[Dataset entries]
----

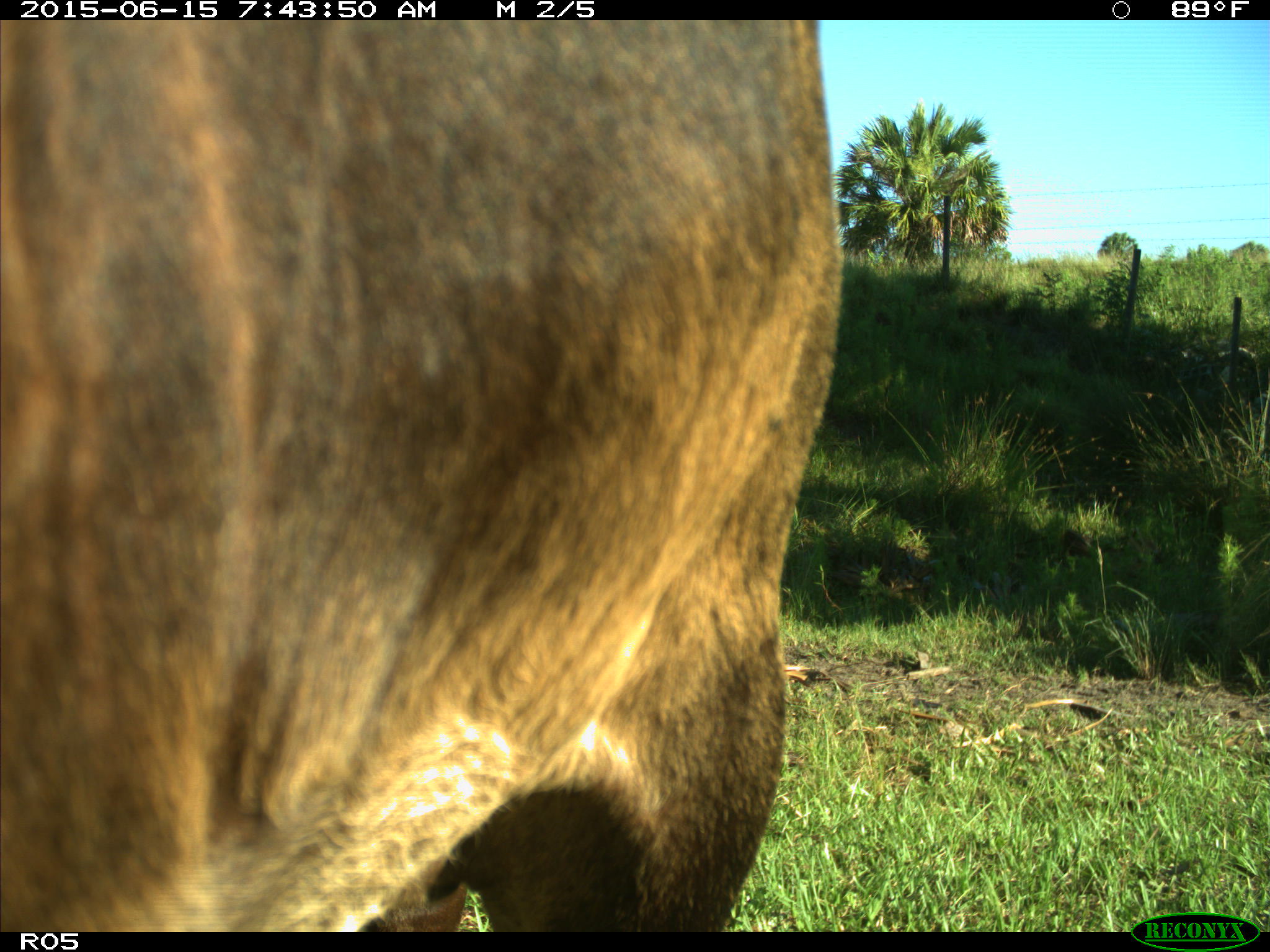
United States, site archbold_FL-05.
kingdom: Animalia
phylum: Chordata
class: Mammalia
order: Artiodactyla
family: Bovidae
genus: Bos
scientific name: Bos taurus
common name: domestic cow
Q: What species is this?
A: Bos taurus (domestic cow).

----

Problem to work on - Print nothing but the lines from the one that contains "kingdom: Animalia" to the final line of the data, both included, exactly as they read.

Output for this exercise -
kingdom: Animalia
phylum: Chordata
class: Mammalia
order: Artiodactyla
family: Bovidae
genus: Bos
scientific name: Bos taurus
common name: domestic cow
Q: What species is this?
A: Bos taurus (domestic cow).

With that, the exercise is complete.